━━━━━ Raw records

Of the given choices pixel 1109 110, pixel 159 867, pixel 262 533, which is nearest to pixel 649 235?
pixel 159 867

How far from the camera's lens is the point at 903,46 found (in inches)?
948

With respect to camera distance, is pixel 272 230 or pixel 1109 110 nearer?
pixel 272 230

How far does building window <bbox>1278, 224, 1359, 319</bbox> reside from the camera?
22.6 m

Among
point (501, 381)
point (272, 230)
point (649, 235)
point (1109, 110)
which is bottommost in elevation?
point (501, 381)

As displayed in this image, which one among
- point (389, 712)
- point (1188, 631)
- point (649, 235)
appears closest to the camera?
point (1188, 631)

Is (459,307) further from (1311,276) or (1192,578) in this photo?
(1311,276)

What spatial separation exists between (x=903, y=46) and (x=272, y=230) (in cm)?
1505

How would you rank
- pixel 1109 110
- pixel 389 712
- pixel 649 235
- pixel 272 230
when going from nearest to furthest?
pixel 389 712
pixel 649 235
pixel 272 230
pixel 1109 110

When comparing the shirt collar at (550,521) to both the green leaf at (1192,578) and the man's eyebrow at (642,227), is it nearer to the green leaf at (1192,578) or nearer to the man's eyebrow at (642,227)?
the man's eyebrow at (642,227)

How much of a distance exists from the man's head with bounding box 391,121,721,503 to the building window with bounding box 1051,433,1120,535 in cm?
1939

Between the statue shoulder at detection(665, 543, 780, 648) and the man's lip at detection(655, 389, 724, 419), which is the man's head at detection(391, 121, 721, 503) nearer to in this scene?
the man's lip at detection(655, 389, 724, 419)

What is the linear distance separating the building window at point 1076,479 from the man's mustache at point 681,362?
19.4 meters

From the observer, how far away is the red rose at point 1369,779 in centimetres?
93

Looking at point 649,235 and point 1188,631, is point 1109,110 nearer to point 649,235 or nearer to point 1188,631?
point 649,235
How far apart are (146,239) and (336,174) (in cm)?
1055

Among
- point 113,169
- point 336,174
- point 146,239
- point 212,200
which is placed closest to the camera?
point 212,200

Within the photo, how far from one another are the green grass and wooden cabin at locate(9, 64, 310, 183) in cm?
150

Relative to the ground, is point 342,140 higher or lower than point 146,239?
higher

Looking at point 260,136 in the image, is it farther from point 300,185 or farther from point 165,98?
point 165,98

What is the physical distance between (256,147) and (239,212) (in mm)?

━━━━━━━━━━

Can you give every line above again, exactly as written?

> _Correct output_
Of the given choices pixel 1109 110, pixel 159 867, pixel 262 533, which is nearest to pixel 649 235?
pixel 159 867

How far from the camera's lens is the point at 903,46 found (in inches)?
948

With respect to camera distance, is pixel 272 230 or pixel 1109 110 nearer?
pixel 272 230

How far does building window <bbox>1278, 224, 1359, 319</bbox> reside from the camera?
22.6 m

Among
point (501, 381)
point (272, 230)
point (649, 235)
point (1109, 110)
which is bottommost in elevation?
point (501, 381)

As displayed in this image, which one among
- point (389, 712)
- point (1188, 631)
- point (649, 235)
appears closest to the camera?
point (1188, 631)

Is (459,307) further from (1311,276) or (1192,578) in this photo?
(1311,276)

What spatial separation exists between (x=903, y=46) and (x=272, y=230) (in cm)?
1505

How would you rank
- pixel 1109 110
- pixel 389 712
- pixel 649 235
- pixel 272 230
when going from nearest to furthest?
pixel 389 712
pixel 649 235
pixel 272 230
pixel 1109 110

When comparing the shirt collar at (550,521) to both the green leaf at (1192,578) and the man's eyebrow at (642,227), is it nearer to the green leaf at (1192,578) or nearer to the man's eyebrow at (642,227)?
the man's eyebrow at (642,227)

How much of a distance exists from the man's head with bounding box 391,121,721,503 to the building window with bounding box 1051,433,1120,535 in cm?
1939

Between the statue shoulder at detection(665, 543, 780, 648) and the man's lip at detection(655, 389, 724, 419), which is the man's head at detection(391, 121, 721, 503) nearer to in this scene?
the man's lip at detection(655, 389, 724, 419)

What is the linear distance separating the building window at point 1076,479 from the man's mustache at point 681,362?
19.4 meters

From the observer, how far away is the red rose at point 1369,779 in centimetres?
93

Looking at point 649,235 and point 1188,631, is point 1109,110 nearer to point 649,235 or nearer to point 1188,631?
point 649,235
How far apart are (146,239) and (336,174) (in cm)?
1055

Among
- point 113,169
- point 336,174
- point 146,239
- point 212,200
which is placed closest to the camera?
point 212,200

Within the photo, how far from one another are the green grass and wooden cabin at locate(9, 64, 310, 183) in cm?
150

Relative to the ground, is point 342,140 higher or lower than point 146,239?
higher

Looking at point 260,136 in the image, is it farther from point 300,185 or farther from point 165,98?
point 165,98

What is the physical distance between (256,147) and (239,212) (in mm)?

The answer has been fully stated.